Like Mikhailik, Vitaliy Ustimenko has been repeatedly targeted in Odessa, where pro-Russian feeling and opposition to the Maidan movement were strong and a venal elite does not welcome public criticism.
Head slashed
As Ustimenko (25) left a television studio in the city centre in June, he was attacked by two men who slashed the back of his head and stabbing him in the leg.
“On the fifth anniversary of the revolution, it’s absolutely clear that local groups that dominate the regions do so with Kiev’s agreement,” says Ustimenko, a co-ordinator for activists’ collective CentreUA and a fierce critic of Odessa mayor Gennadiy Trukhanov and the city’s rampant corruption.
“The local powers promise to deliver results in the elections for the current authorities and preserve the power of the central elite,” Ustimenko explains, predicting a ruthless battle in next year’s presidential and parliamentary ballots.
“In exchange, the central elite lets regional groups do whatever they consider necessary.

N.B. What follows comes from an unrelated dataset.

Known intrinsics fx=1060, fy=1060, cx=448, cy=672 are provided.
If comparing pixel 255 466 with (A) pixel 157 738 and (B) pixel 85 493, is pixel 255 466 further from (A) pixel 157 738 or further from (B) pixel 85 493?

It’s a blatant, brutal barter, and it comes at the expense of our resources, our interests, our health and our lives.”
On Maidan, Poroshenko stood with protesters and promised change.

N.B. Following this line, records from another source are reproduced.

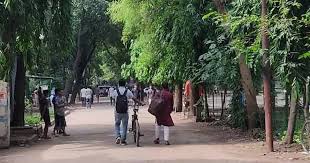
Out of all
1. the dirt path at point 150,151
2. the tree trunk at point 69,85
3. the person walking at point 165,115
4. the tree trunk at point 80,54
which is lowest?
the dirt path at point 150,151

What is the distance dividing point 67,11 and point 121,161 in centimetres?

Five years on, he is accused of preserving a system of murky links between politicians, businessmen and the security services, which allows local strongmen like Trukhanov to retain power and brush aside those who ask uncomfortable questions.
“It’s getting worse,” Mikhailik says of impunity in Ukraine, which has failed to jail those responsible for the Maidan massacre, the 2016 murder of journalist Pavel Sheremet and scores of other attacks on critics of the authorities.
Goal of survival
“Until the presidential elections in March, the main task will be survival,” says Mikhailik, who has received an offer from Germany to have surgeons remove the bullet from his chest.
“I hope I’m wrong,” adds the father of two, “but I think more people will be killed.”
Yet like countless others across this country of 45 million – Ukrainians launching small businesses, doing volunteer work or fighting Russian proxy forces in the east – activists refuse to lose hope in the Maidan revolution.
“All these threats and attacks are terrible, of course, but there is also a positive side,” says Shabunin.
“Yes, it is getting more dangerous for activists, but that is because civil society is now a real danger to the authorities – they react more strongly against us because our influence is growing.”